::: Records shown :::

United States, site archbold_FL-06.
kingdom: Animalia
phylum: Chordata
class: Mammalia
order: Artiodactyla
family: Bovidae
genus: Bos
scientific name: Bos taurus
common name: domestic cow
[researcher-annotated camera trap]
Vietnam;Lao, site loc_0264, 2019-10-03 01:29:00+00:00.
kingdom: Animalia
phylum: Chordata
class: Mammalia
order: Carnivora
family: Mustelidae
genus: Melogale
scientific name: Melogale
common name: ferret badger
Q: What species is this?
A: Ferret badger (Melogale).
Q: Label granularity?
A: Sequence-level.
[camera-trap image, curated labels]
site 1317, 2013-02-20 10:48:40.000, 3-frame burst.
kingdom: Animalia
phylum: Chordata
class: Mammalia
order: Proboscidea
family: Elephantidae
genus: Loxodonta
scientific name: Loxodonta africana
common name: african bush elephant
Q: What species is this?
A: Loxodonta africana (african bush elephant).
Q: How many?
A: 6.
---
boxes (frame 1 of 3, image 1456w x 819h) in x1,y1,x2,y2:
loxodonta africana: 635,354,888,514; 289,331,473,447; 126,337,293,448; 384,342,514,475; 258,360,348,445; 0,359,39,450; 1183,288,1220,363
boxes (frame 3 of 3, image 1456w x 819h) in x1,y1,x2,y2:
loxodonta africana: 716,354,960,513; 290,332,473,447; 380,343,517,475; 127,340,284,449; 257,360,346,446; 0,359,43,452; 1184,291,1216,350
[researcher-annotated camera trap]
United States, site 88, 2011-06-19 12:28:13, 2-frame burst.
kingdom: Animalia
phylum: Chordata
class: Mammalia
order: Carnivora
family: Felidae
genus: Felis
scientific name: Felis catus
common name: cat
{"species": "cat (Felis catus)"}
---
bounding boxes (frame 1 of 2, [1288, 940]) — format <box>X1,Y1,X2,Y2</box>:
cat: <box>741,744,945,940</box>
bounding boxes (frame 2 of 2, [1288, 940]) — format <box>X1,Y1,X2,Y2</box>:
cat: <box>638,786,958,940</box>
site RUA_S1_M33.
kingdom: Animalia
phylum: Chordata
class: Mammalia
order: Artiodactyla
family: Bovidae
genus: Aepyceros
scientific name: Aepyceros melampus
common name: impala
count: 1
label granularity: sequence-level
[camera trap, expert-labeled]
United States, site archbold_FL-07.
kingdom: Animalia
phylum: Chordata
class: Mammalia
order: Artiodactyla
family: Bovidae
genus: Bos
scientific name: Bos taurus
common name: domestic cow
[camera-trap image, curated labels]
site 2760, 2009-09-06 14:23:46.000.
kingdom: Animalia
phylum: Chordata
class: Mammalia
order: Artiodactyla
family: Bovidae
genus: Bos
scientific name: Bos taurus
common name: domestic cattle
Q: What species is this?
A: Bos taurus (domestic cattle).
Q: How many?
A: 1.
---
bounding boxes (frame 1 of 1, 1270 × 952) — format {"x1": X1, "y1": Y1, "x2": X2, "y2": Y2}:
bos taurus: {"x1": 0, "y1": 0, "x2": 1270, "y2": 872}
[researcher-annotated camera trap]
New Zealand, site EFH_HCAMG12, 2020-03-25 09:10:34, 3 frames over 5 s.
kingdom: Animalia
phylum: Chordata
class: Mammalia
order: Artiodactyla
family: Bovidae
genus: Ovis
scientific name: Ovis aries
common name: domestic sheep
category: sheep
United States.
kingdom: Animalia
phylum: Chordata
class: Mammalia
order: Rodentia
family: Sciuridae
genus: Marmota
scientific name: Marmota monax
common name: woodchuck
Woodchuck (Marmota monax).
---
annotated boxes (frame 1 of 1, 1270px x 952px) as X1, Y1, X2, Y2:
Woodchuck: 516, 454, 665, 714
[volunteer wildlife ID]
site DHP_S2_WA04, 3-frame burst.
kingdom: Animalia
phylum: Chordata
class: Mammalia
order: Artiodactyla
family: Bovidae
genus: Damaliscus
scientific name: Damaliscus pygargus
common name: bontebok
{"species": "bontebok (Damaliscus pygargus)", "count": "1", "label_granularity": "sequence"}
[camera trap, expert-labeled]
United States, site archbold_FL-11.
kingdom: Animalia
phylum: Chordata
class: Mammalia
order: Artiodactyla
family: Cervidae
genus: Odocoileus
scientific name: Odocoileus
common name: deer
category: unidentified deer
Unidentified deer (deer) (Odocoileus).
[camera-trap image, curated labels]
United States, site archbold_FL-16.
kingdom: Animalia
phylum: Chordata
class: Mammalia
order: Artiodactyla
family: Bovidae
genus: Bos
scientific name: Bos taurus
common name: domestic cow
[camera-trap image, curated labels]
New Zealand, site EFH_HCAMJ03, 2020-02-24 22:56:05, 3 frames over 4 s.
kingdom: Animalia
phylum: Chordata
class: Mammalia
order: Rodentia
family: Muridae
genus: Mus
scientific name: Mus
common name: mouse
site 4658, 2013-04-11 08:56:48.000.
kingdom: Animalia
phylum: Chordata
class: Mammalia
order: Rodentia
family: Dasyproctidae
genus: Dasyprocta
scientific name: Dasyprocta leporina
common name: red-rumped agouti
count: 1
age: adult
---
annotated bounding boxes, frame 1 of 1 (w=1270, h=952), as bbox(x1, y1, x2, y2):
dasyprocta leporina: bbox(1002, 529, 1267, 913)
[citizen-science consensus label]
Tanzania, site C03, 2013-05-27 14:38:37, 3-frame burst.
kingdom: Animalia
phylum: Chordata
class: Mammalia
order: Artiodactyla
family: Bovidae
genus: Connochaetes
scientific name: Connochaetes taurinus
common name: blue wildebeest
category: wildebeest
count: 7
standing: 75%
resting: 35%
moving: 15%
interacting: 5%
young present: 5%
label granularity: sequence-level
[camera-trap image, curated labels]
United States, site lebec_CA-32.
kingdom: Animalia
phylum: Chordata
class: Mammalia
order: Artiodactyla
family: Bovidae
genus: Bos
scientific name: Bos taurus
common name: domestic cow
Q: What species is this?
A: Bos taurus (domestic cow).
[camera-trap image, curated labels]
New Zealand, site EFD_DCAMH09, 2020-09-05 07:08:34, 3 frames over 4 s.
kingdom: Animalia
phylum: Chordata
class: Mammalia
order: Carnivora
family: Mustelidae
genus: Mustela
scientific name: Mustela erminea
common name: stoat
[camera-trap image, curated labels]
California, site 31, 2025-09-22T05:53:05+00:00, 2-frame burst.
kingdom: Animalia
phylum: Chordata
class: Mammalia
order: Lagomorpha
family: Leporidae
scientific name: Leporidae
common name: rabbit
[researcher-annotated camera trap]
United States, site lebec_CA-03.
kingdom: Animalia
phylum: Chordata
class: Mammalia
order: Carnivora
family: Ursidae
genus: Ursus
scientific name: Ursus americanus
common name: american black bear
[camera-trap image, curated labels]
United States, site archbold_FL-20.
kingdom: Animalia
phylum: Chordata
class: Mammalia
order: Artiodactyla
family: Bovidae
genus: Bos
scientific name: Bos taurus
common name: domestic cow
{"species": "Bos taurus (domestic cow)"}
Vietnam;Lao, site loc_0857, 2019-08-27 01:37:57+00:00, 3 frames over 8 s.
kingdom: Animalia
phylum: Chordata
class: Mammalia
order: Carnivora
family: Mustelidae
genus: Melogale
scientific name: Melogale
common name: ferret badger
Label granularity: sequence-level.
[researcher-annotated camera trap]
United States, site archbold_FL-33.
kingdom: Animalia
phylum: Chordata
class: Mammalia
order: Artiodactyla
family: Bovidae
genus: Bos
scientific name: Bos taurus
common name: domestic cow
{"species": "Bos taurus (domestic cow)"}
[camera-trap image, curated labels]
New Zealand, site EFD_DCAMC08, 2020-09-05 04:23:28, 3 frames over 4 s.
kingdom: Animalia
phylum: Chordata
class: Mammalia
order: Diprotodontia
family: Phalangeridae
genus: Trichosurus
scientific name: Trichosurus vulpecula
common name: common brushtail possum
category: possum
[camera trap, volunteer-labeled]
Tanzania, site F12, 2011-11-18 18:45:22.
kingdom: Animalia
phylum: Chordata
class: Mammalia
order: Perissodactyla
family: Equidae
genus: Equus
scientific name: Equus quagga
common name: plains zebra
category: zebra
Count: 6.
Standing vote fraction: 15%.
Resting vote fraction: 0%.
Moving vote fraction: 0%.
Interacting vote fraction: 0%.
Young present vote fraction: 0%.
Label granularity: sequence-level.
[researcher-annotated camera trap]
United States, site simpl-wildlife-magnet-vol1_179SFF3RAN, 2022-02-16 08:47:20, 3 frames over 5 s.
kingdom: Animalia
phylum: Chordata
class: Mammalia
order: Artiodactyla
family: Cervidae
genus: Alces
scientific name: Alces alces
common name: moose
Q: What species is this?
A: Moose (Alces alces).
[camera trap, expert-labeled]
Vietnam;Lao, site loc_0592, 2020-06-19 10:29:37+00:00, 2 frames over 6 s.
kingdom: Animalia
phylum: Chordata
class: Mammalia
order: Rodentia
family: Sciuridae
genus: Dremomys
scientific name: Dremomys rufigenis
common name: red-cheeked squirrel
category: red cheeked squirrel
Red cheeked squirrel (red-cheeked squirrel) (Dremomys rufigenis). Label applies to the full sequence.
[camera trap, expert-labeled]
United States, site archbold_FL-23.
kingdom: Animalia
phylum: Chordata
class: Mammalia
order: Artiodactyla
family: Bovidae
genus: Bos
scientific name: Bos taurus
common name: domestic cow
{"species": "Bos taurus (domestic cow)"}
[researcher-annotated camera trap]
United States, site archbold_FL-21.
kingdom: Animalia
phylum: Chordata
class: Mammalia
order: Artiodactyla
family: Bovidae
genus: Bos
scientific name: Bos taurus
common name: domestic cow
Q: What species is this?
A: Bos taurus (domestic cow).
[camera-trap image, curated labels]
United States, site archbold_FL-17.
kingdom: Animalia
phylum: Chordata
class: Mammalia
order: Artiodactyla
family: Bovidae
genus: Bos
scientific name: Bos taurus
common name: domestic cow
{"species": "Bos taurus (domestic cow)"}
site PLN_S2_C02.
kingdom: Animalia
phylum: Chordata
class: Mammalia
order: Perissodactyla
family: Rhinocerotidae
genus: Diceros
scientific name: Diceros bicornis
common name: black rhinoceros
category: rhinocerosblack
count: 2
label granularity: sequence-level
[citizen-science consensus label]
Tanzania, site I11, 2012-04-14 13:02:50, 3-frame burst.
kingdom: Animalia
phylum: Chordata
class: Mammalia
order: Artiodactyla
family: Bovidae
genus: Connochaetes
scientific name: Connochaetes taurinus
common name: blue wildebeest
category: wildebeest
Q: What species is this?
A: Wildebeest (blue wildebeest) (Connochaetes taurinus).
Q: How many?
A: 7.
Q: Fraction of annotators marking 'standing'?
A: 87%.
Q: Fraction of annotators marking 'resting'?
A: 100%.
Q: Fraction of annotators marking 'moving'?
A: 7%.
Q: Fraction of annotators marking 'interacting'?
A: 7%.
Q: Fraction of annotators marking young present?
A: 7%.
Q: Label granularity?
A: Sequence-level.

:::

## Aim of the task
Return each full line of the entries that contains the word "vote".

## Response
Standing vote fraction: 15%.
Resting vote fraction: 0%.
Moving vote fraction: 0%.
Interacting vote fraction: 0%.
Young present vote fraction: 0%.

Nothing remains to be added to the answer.